═════ RECORDS FOR PROCESSING ═════

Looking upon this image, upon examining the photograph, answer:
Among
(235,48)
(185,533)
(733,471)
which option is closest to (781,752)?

═════
═════ RECORDS FOR PROCESSING ═════

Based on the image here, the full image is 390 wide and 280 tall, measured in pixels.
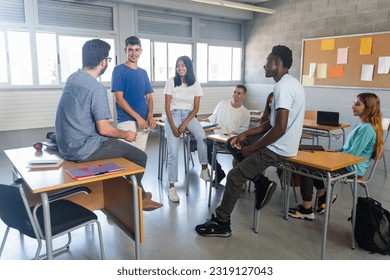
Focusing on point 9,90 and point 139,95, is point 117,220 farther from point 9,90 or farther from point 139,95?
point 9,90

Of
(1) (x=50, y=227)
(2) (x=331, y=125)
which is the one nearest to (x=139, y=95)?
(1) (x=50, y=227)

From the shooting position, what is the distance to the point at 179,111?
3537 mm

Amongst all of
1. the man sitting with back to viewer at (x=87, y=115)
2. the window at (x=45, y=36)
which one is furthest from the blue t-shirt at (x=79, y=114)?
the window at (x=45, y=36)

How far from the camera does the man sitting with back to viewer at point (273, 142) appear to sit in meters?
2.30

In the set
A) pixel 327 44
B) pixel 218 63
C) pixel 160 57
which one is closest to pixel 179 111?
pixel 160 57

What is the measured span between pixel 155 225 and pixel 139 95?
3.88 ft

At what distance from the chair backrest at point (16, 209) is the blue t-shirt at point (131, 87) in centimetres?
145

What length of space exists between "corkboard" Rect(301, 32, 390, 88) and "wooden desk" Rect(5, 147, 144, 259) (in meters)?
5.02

═════
═════ RECORDS FOR PROCESSING ═════

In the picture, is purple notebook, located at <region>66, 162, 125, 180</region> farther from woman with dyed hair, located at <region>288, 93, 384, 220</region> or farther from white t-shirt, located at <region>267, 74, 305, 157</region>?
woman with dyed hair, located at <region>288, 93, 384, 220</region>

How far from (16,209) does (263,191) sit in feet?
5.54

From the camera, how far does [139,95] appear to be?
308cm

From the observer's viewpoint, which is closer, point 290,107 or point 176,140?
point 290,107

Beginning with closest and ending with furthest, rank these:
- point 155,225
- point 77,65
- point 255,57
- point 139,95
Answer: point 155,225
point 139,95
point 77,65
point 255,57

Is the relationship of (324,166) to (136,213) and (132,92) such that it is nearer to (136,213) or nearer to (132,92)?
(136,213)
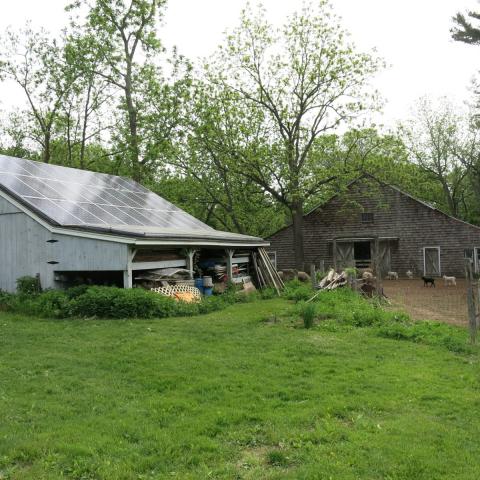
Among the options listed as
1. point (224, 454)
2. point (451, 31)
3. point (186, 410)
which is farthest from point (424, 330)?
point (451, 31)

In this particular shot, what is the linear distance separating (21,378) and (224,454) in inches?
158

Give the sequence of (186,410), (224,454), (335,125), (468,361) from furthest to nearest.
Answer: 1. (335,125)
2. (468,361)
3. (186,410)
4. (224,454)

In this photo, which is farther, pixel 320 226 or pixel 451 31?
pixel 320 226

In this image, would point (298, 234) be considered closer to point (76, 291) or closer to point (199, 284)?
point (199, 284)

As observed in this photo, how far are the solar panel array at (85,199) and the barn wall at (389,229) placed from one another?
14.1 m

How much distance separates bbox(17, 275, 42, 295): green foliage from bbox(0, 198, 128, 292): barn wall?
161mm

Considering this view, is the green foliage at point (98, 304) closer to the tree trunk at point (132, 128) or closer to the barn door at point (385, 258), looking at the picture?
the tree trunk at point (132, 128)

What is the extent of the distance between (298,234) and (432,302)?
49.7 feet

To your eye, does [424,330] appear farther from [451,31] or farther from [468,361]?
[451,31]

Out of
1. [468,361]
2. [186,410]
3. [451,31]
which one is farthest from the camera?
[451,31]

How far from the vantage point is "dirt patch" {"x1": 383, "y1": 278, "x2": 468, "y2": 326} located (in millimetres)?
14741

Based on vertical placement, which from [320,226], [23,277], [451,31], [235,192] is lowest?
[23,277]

═════

## DIRECTIVE
Return each line of the items above that contains the string "wall". Case counts, so a line matches only if the letters agree in upper and lower case.

## RESULT OF THE TASK
As observed in this photo, how far are the solar panel array at (85,199) and the barn wall at (389,229) placed from one another?
How much distance separates bbox(17, 275, 42, 295): green foliage from bbox(0, 198, 128, 292): barn wall?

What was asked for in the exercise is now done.